Viewing the SPY from the Friday closing price at 240.70, there is a +/-8.935 EM into this coming Friday. This is larger than last week’s 6.897 EM. The EM targets for this Friday’s close are 249.64 to the upside, and 231.77 to the downside.
The realized volatility has been much larger than the implied forward volatility; Weekly EM levels are not being respected.
We did get some recent experience with this style of trading and quite frankly it’s not as easy as it sounds. Strong bull trends do not give way easily. My conclusion is that this strategy is best reserved for stocks experiencing a snap-back rally in a primary bear trend.
We will look for the next bounce back up on the indices to start playing directional bear spreads
The scan that I discussed in the 8/4/2018 video is available to download for thinkorswim here: http://tos.mx/OvdVnz I will also be adding a second Larry Connors scan to this section as well; here is the Connors Crash scan: http://tos.mx/BhHuKL
I have no positions at this time.
No other entries at this point. I would prefer to see the market stabilize first before looking long again. We will see big volatility over the next two+ months. If we are able to secure a “higher low” off of the S&P in the short run, this might be a good environment for a couple of weeks.

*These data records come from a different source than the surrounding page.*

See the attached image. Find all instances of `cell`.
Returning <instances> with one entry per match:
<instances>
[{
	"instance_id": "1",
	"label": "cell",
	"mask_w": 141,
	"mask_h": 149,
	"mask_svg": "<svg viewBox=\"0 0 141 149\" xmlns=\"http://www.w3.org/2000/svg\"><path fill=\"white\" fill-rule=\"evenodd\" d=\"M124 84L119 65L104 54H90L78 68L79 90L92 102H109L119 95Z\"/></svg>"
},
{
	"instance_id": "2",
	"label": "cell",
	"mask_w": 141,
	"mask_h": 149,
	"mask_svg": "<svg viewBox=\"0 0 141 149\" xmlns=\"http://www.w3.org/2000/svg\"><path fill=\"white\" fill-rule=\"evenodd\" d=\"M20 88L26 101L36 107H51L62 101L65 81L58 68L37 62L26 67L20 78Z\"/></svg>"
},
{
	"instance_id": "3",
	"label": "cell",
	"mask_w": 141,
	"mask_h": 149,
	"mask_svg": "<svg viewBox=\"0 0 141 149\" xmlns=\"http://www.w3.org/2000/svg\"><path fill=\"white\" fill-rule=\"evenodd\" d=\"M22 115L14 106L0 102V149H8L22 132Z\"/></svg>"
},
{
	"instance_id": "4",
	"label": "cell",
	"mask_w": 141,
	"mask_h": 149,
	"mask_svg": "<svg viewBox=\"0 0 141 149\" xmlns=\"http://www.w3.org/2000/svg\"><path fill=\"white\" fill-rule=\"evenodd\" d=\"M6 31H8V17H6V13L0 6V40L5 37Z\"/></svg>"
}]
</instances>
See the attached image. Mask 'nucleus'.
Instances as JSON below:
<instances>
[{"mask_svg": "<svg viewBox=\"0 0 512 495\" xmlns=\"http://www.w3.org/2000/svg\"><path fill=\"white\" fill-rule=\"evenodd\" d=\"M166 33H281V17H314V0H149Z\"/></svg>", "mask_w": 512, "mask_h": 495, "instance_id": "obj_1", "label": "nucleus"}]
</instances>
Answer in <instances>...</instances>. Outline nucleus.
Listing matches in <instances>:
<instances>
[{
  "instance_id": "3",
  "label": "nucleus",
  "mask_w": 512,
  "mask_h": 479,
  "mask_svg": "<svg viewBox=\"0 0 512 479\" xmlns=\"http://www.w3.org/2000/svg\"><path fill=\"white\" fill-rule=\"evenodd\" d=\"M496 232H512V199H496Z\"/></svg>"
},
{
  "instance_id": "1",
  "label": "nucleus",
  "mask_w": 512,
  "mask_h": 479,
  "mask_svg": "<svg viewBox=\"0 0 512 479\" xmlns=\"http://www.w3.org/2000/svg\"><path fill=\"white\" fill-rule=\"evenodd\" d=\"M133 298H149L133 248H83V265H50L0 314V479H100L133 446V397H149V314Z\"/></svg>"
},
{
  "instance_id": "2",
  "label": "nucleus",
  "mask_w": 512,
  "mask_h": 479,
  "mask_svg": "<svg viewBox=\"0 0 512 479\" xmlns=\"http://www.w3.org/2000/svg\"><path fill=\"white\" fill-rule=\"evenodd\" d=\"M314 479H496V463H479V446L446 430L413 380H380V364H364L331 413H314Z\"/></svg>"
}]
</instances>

The “Hindenburg Strategy” is meant to capture “value” from successive corrections that lead up to the final “death spiral” with a Bear Market. The basic principle is to buy 3-month out long puts on the SPY, and to finance those puts by the sale of credit spreads.
I have no positions at this time. I cleared out the current puts on the drop to the 200ma. I will “reload” again on the next bounce up.